As I see through the window, everything looks so surreal. Nature adorned in hues of golden and crimson like a new bride. The strewn netted leaves tinkling at her slightest touch. The humming breeze filling the silence of autumnal dusk. And mild showers kissing the bare branches as they shrug.
You would remember. Do you? When we married last year around this time. Our college crush had finally blossomed into marriage. New aspirations, new horizons, a new life beckoned us both.
From where I sit today, I can still see that moor, a little uphill which we both would scamper like little kids on misty September evenings. And like that young couple under the isolated maple tree, we would stand for hours in the warmth of each other’s breath.
People said sunsets looked sublime from the moor. But only I know how many of them have I missed gazing into your sunshine eyes.
And do you remember that elderly couple whom I looked up to, to tell you how I wished to grow old with you. They still sit on the same broken bench every evening, bird-watching.
As I narrate these beautiful moments to my diary, a crimson rose falls off. It’s the same rose with which you had once adorned my hair.

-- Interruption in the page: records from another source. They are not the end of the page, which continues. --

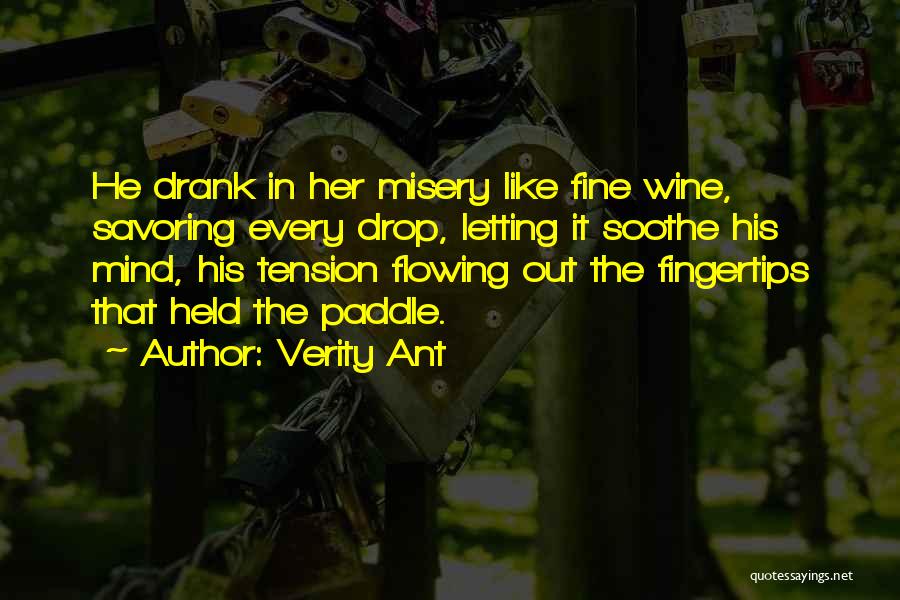 Fine Wine Quotes By Verity Ant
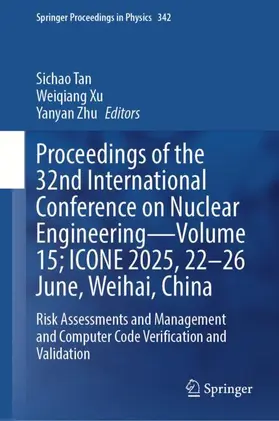 Tan / Xu / Zhu |  Proceedings of the 32nd International Conference on Nuclear Engineering-Volume 15; ICONE 2025, 22-26 June, Weihai, China | Buch |  Sack Fachmedien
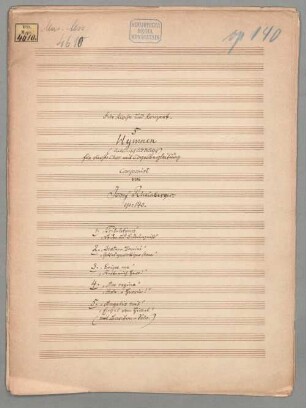 Fünf Hymnen op. 140 - BSB Mus.ms. 4610 : Beilage (Reprint des Erstdrucks)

So much as I had wanted to preserve it, it has still grown flaky, brown and withered. That’s what time does to life. However much you may try to preserve a moment, a day, a season, it changes. And you keep gliding with it, sometimes reluctantly and sometimes readily.
Sometimes there is a sense of Deja Vu. Like a lost moment is ushering us. Like a season-long gone is coming back. But it never does, just a mind trick to beguile us. God is such an adept artist. He knows how to create a different picture each time, with the same old palette in hand.
This fall is also giving me a sense of deja-vu. It is opening up an old chest of memories. However hard I may try to beguile myself into believing, but the fact remains that my life isn’t the same.
Your romantic greeting card, two kissing teddy bears and the erotic letter; are right beside my desk on the mantle. Only this time they aren’t addressed to me. This recent discovery has turned my world upside-down. How, when and why did you do this, Who is this other woman, all these questions are seemingly irrelevant now. The bitter truth remains that the fall for me will never be the same as it once used to be. And however hard it may be, I have to accept it and hold on till the time thaws into another warmer season of life.